In Romania specifically, you already have quite a number of powerful business initiatives that seek to broaden ownership. We expect the 11th licensing to soon be launched and it is a great way for the government to introduce new licences, reshape the operational landscape and attract new investors to the country. On the other hand, it is a great opportunity for operators to refresh their existing portfolio of assets.
I should also mention that there are currently opportunities for newcomers to invest in mature assets, which are being divested by large titleholders in the country who no longer see them as being economical. In this regard new, leaner and more efficient industry players, with fresh capital and new ideas, can bring changes to the current market state.

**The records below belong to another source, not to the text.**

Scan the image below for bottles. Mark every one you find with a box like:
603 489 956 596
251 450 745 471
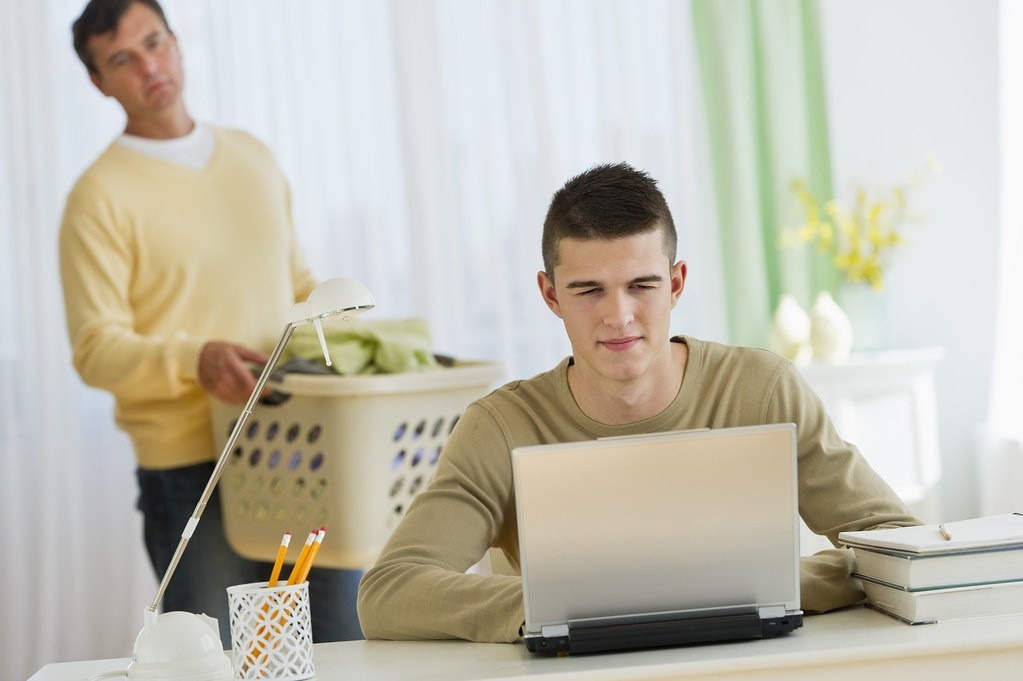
774 293 813 360
811 292 853 351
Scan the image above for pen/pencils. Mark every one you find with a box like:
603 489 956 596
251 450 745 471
236 526 328 680
938 523 951 540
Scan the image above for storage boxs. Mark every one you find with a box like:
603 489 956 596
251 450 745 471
204 357 503 571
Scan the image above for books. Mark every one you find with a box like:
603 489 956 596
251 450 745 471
837 512 1023 627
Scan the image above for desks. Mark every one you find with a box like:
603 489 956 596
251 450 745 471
26 578 1023 681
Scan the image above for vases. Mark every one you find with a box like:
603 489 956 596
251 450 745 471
770 288 850 356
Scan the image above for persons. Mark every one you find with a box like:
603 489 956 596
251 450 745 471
58 0 367 650
356 162 924 643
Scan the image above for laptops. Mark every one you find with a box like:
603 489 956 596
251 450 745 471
512 423 803 656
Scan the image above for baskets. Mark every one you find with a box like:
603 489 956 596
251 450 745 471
211 356 505 575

I don’t actually think the current economic situation will accelerate or decelerate M&A activity. What it will do is clean up the industry’s ecosystem. As always, the strongest will survive, while the weak companies may disappear or be forced to change to become profitable businesses again.
How do you see the Romanian government’s plan to relaunch the economy, for the period 2020-2025, by investing EUR 12.5 billion in the energy system?
Public investment in the energy system is important. The European Union has identified that they need to support the infrastructure of their member countries, which means building roads, gas infrastructure, power lines and promoting renewables because of the European Green Deal, which requires a decarbonisation and aims at making Europe carbon-neutral by 2050.
When you look at Romania’s carbon footprint and its primary resources, coal still has a contribution of 24% to the country’s electricity production, followed by hydrocarbons (16%), and the remainder is split between nuclear, hydro, solar and biomass. Investment is needed across all of these areas.
We need to look at how we can use gas as a transition fuel and reduce dependence on coal. We can apply carbon capture schemes to decarbonise the coal sector. Romania has tremendous potential in gas production with huge amounts of onshore and offshore reserves waiting to be discovered or developed. Some of it is already on its way.
Gas has long been considered to be a transition fuel. Whenever you set huge goals like the ones set by the Green Deal, you have to take baby steps: decarbonise coal and start using more gas as a transition fuel to generate income, stop burning wood, then move on to nuclear – that may not be considered as renewable, but it’s incredibly clean and if it is produced properly, it’s incredibly safe. Hydropower is also a tremendous opportunity for Romania. Romania has a unique opportunity to invest in infrastructure, transportation of gas across its land, decarbonisation and, ultimately, renewables.
Public investment in the energy system is important and goes hand in hand with private investment for the development of the overall energy landscape. In order for this development to be achieved, private investment also needs to be stimulated through the amendment of the relevant fiscal and operational legal framework, as shown in our resilience package, and through creating investment opportunities for companies interested in operating in Romania.